Netral.co.id, Jakarta – Direktur Jenderal Perkebunan Kementerian Pertanian (Kementan) Republik Indonesia, Kasdi Subagyono kritik kebijakan Kementerian Keuangan RI, Sri Mulyani terkait tarif cukai 23 persen.
“Anjloknya harga tembakau berawal dari kebijakan menteri keuangan yang menaikkan tarif Cukai Hasil Tembakau (CHT) sebesar 23% per 1 januari 2020,” tegas Kasdi Subagyono seperti yang dilansir dari Kompas.com, Sabtu 6 November 2022.
Menurut dia, kebijakan tersebut akan turun sekitar 10 persen pada tahun 2023-2024 mendatang. “Kebijakan baru biaya tarif cukai di tahun 2023-2024 di perkirakan sebesar 10%,” lanjutnya.
Hal tersebut berdasarkan informasi hasil rapat terbatas Presiden dan beberapa menteri tentang kenaikan cukai menuai perdebatan.
Bagaimana tidak, bila cukai di naikkan dengan alasan untuk meminimalisir pengguna rokok di bawah umur, lalu bagaimana dampaknya di hadapan petani tembakau.
“Tembakau merupakan sumber pendapatan negara yang terhitung banyak dari pada industri pangan lainya, keterlibatan petani tembakau begitu penting di balik pendapatan negara lewat pajak rokok,” jelasnya.
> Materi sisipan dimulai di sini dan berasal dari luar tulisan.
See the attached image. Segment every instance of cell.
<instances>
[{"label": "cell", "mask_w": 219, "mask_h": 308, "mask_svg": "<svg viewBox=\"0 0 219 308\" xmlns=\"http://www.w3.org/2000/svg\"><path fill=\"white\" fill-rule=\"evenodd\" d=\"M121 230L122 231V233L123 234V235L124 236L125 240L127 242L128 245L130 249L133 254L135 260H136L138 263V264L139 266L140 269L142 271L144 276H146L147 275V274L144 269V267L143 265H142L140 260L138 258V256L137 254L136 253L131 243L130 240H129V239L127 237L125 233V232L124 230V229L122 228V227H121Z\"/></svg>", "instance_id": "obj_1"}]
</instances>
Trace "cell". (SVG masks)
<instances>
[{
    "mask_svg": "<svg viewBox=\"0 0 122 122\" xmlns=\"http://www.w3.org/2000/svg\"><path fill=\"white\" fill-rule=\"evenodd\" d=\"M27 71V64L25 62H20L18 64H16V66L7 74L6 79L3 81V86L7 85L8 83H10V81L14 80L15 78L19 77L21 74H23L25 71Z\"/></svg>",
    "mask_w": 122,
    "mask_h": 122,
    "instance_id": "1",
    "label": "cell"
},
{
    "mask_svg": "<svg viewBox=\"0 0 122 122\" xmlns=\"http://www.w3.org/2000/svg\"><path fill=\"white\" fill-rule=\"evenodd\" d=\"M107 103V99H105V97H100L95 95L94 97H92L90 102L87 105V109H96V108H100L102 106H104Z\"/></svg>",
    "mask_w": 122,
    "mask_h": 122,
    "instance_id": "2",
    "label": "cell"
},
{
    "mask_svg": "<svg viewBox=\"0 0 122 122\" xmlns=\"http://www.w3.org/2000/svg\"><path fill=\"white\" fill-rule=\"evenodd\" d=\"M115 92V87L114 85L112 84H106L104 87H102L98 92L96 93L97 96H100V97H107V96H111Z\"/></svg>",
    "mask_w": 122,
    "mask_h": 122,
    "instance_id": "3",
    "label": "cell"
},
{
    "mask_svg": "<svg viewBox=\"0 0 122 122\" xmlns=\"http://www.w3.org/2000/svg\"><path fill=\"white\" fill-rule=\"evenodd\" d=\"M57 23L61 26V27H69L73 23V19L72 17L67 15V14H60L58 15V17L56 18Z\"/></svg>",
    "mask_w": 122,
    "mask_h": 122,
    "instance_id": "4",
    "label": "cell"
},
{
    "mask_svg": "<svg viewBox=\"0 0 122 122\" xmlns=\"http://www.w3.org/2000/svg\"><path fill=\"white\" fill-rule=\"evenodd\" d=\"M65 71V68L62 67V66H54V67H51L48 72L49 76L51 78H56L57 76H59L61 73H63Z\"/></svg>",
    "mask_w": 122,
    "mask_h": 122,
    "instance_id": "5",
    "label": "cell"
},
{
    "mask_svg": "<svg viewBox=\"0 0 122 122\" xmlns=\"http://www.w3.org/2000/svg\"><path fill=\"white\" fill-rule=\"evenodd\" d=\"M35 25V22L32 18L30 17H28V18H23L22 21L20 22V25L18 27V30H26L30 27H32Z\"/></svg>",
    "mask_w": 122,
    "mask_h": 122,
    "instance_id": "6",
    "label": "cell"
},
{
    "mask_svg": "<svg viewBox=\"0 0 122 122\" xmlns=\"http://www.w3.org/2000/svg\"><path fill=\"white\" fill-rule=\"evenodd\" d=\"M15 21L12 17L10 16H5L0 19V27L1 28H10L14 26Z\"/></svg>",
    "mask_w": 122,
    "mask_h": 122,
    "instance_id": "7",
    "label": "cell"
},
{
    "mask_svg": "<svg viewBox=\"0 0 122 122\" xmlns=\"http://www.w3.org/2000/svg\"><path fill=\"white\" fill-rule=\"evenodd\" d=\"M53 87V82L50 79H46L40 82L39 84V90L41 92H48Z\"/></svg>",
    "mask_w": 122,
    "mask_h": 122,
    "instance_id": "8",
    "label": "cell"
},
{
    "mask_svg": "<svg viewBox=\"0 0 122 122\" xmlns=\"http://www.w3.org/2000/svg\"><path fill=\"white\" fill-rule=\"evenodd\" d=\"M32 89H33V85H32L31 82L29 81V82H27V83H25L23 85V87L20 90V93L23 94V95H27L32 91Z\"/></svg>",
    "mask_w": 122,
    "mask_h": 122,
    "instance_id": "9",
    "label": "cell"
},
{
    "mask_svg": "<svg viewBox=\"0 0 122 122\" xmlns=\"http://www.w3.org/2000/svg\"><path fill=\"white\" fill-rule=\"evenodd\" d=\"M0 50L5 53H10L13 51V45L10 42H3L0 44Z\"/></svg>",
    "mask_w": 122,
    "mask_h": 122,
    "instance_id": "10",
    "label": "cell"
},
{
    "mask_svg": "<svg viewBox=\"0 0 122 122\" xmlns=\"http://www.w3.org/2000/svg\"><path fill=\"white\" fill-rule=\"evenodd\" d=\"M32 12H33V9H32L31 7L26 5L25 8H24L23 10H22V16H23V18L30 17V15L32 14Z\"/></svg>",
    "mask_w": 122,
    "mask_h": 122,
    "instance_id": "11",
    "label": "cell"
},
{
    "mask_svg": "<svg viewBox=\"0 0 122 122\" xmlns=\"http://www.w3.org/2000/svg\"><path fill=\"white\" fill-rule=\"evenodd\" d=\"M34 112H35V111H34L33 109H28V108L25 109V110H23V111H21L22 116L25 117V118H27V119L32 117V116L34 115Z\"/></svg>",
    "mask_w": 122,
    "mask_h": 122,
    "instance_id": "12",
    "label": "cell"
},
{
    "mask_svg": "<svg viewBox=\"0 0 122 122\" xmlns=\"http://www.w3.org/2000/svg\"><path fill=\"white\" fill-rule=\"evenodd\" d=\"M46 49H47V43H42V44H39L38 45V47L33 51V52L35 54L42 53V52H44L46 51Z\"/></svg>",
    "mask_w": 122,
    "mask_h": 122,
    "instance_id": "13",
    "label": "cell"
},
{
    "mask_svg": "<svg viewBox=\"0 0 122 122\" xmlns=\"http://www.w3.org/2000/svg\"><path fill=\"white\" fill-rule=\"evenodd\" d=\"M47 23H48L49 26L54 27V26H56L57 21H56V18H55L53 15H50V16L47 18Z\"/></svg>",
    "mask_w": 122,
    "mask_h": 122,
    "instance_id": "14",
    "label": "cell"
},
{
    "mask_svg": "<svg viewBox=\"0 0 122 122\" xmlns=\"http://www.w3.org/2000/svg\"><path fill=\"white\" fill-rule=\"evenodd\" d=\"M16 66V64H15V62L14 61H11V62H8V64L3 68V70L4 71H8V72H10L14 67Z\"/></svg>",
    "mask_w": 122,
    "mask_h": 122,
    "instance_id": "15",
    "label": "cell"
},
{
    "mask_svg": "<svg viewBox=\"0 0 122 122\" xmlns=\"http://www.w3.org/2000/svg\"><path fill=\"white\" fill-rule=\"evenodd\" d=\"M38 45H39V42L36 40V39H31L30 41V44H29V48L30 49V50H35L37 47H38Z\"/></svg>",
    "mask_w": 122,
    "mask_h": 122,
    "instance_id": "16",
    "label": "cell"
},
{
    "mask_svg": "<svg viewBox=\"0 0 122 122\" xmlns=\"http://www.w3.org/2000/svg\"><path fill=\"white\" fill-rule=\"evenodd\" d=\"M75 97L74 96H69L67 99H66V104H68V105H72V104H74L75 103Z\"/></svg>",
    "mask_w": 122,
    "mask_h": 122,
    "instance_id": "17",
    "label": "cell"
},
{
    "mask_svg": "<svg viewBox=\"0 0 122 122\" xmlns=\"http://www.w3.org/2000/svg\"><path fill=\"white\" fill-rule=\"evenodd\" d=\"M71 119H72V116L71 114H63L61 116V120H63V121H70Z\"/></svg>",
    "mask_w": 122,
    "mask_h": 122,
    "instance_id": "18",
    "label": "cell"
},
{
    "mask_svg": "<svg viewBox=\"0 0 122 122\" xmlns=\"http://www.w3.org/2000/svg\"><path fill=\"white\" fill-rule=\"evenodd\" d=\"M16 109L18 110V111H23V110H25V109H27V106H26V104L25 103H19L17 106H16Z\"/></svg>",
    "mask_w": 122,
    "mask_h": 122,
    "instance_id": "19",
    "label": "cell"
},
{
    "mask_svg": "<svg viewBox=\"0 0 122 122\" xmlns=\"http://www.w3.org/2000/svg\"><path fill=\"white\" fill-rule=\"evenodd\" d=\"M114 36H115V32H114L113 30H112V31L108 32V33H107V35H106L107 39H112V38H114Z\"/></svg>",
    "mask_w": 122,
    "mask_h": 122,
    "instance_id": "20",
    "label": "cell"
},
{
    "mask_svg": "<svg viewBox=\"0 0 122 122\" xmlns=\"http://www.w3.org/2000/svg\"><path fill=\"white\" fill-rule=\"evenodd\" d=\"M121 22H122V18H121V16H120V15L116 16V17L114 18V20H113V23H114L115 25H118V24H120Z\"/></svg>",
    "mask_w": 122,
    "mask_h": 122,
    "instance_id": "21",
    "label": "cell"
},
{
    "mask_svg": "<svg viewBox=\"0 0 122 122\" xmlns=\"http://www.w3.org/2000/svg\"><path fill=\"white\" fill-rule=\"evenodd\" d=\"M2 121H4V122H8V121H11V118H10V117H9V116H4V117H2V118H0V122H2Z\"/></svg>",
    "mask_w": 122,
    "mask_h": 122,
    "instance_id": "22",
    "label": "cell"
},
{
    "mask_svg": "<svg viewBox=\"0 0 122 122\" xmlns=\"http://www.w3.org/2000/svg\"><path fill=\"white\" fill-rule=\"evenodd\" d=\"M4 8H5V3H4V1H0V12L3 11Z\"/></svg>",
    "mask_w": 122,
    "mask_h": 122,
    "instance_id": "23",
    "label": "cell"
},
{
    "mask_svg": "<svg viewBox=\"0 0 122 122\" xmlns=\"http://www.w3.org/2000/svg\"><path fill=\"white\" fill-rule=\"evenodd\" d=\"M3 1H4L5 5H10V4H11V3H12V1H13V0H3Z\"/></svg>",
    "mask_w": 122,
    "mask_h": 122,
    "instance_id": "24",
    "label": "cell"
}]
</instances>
Menurut dia, fungsi cukai adalah mengawasi, mengendalikan produksi barang, serta membatasi distribusi barang-barang yang di anggap berdampak negatif bagi masyarakat.
“Jadi fungsi cukai, memberi batasan tersendiri pada produksi barang-barang yang terkena biaya demi terjaganya stabilitas masyarakat,”katanya.
“Petani di Probolinggo Jawa Timur mengeluh atas harga tembakau yang turun drastis, hingga ada aksi pencabutan tembakau sebagai bentuk perlawanan atas anjloknya harga tembakau,” lanjutnya.
Sementara itu, Menteri Keuangan RI, Sri Mulyani menjelaskan, tarif cukai akan jatuh pada angka 10 persen pada tahun 2023-2024.
“Tarif cukai di tahun 2023-2024 jatuh di angka 10%, hal ini berdasarkan pendataan konsumsi rokok sebagian besarnya anak-anak di bawah umur,” ungkapnya.
“Tarif cukai di tetapkan tiap tahun dan di atur oleh Undang-Undang APBN tahun 2023 termasuk di tetapkan target pendapatannya,” tutupnya.